(Entries on spatial positioning)
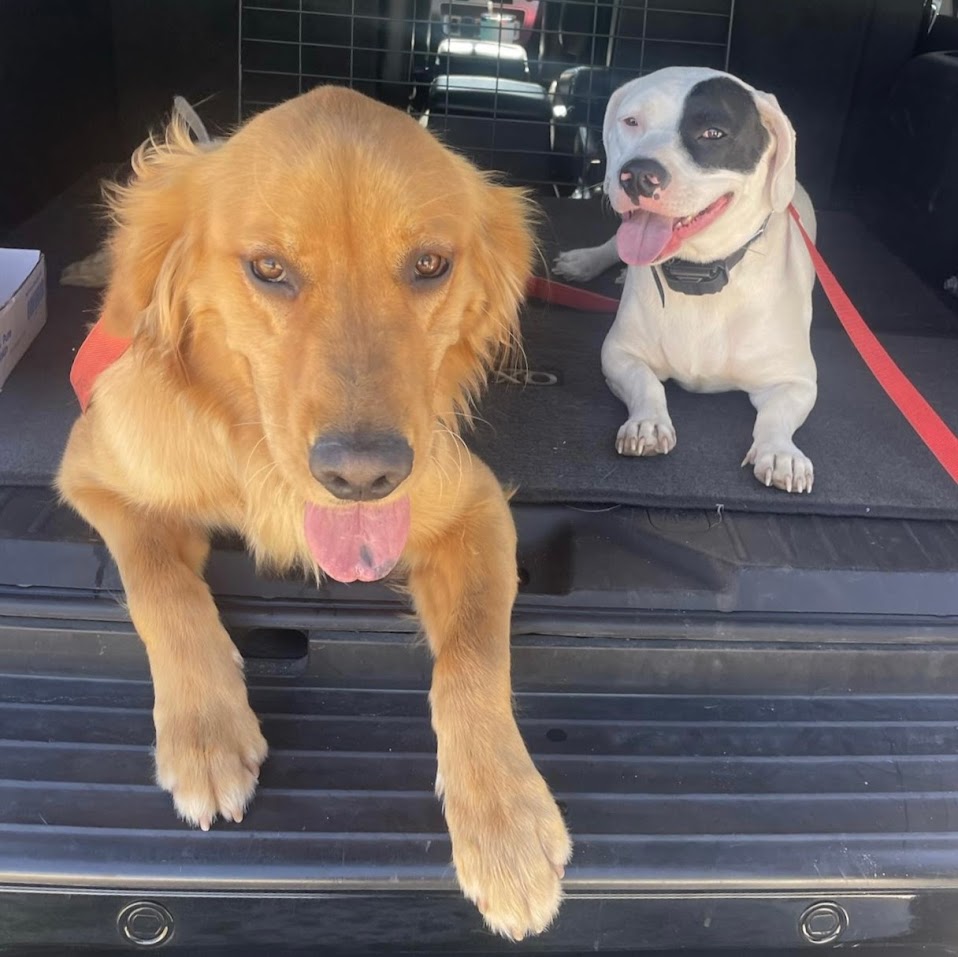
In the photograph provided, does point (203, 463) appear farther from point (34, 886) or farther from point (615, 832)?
point (615, 832)

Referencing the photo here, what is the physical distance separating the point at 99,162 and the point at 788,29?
10.2 ft

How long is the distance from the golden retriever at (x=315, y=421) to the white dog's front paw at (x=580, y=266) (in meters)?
1.71

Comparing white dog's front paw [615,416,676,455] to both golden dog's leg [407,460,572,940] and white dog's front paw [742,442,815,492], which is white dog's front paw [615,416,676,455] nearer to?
white dog's front paw [742,442,815,492]

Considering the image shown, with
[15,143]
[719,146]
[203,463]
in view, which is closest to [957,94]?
[719,146]

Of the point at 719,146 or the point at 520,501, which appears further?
the point at 719,146

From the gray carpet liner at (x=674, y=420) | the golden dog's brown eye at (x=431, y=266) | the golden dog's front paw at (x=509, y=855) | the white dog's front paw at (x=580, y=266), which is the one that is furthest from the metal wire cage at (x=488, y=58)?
the golden dog's front paw at (x=509, y=855)

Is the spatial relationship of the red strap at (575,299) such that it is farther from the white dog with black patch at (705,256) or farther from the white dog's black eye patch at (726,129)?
the white dog's black eye patch at (726,129)

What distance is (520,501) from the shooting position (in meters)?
2.12

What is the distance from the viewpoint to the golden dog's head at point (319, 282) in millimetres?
1476

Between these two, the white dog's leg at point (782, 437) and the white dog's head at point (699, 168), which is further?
the white dog's head at point (699, 168)

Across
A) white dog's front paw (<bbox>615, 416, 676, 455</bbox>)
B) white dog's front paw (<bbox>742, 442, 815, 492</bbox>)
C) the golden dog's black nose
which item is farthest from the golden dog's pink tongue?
white dog's front paw (<bbox>742, 442, 815, 492</bbox>)

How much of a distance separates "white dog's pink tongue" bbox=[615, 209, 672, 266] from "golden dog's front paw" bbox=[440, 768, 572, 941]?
5.10 ft

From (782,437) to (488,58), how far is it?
2.58m

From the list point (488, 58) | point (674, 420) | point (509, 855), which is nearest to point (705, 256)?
point (674, 420)
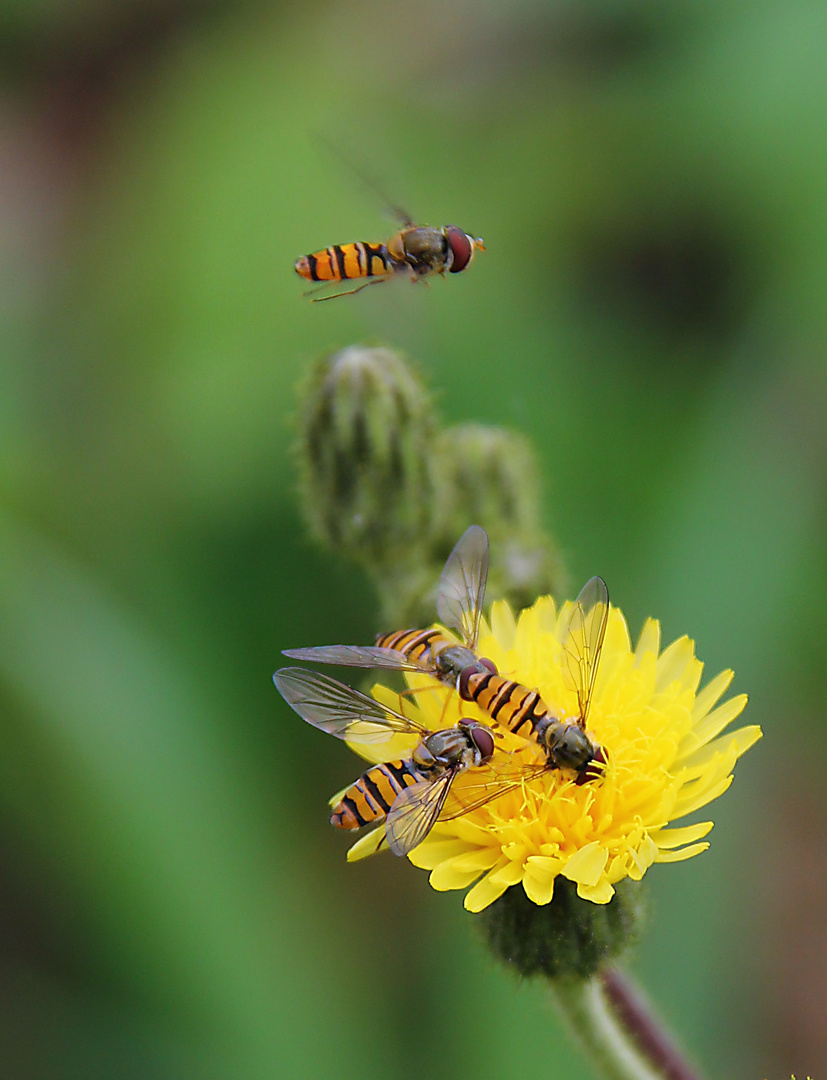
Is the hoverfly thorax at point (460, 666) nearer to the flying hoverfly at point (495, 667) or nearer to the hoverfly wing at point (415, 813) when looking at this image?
the flying hoverfly at point (495, 667)

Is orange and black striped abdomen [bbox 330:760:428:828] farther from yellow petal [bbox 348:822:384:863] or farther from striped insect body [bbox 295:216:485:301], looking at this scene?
striped insect body [bbox 295:216:485:301]

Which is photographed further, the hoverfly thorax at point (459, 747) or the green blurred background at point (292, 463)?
the green blurred background at point (292, 463)

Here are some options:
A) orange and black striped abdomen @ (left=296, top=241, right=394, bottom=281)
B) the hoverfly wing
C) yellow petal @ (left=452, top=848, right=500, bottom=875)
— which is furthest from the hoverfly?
yellow petal @ (left=452, top=848, right=500, bottom=875)

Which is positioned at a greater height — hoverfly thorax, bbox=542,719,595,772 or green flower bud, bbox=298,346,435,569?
green flower bud, bbox=298,346,435,569

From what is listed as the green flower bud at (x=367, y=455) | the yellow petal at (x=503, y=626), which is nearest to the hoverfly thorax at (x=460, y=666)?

- WHAT IS EXPECTED
All the lines above are to be given again exactly as they read, with the pictures removed.

- TASK OUTPUT
In the photograph provided, does point (203, 463) appear farther from point (34, 886) or farther from point (615, 832)?
point (615, 832)

Referencing the photo here, what is the physical distance separating the point at 99,162 and the point at 788,29?
10.2 ft

How long is the distance from the golden retriever at (x=315, y=421) to the white dog's front paw at (x=580, y=266) (in meters)?
1.71

Comparing white dog's front paw [615,416,676,455] to both golden dog's leg [407,460,572,940] and white dog's front paw [742,442,815,492], which is white dog's front paw [615,416,676,455] nearer to?
white dog's front paw [742,442,815,492]

Considering the image shown, with
[15,143]
[719,146]
[203,463]
in view, which is closest to [957,94]?
[719,146]

Of the point at 719,146 or the point at 520,501, which appears further?
the point at 719,146

From the gray carpet liner at (x=674, y=420) | the golden dog's brown eye at (x=431, y=266) | the golden dog's front paw at (x=509, y=855) | the white dog's front paw at (x=580, y=266), which is the one that is furthest from the metal wire cage at (x=488, y=58)?
the golden dog's front paw at (x=509, y=855)

Is the spatial relationship of the red strap at (575,299) such that it is farther from the white dog with black patch at (705,256) or farther from the white dog's black eye patch at (726,129)?
the white dog's black eye patch at (726,129)

What distance is (520,501) from the shooting position (in meters)?
2.12

What is the distance from the viewpoint to the golden dog's head at point (319, 282) in millimetres?
1476

Between these two, the white dog's leg at point (782, 437) and the white dog's head at point (699, 168), which is further?
the white dog's head at point (699, 168)

Across
A) white dog's front paw (<bbox>615, 416, 676, 455</bbox>)
B) white dog's front paw (<bbox>742, 442, 815, 492</bbox>)
C) the golden dog's black nose
which item is farthest from the golden dog's pink tongue?
white dog's front paw (<bbox>742, 442, 815, 492</bbox>)

How much of a distance separates "white dog's pink tongue" bbox=[615, 209, 672, 266] from "golden dog's front paw" bbox=[440, 768, 572, 941]?
5.10 ft

From (782,437) to (488,58), how far is it?
2.58m

From the list point (488, 58) | point (674, 420) | point (509, 855), which is nearest to point (705, 256)?
point (674, 420)
Is the hoverfly thorax at point (460, 666) nearer to the flying hoverfly at point (495, 667) or nearer to the hoverfly wing at point (415, 813) when looking at this image?
the flying hoverfly at point (495, 667)

Is orange and black striped abdomen [bbox 330:760:428:828] farther from yellow petal [bbox 348:822:384:863] or farther from striped insect body [bbox 295:216:485:301], looking at this scene?
striped insect body [bbox 295:216:485:301]

Which is photographed further, the hoverfly thorax at point (459, 747) or the green blurred background at point (292, 463)?
the green blurred background at point (292, 463)

Here are some options:
A) orange and black striped abdomen @ (left=296, top=241, right=394, bottom=281)
B) the hoverfly wing
C) yellow petal @ (left=452, top=848, right=500, bottom=875)
— which is furthest from the hoverfly?
yellow petal @ (left=452, top=848, right=500, bottom=875)

Which is positioned at a greater height — hoverfly thorax, bbox=542,719,595,772 or green flower bud, bbox=298,346,435,569?
green flower bud, bbox=298,346,435,569

From what is listed as the green flower bud at (x=367, y=455) | the yellow petal at (x=503, y=626), which is nearest to the hoverfly thorax at (x=460, y=666)?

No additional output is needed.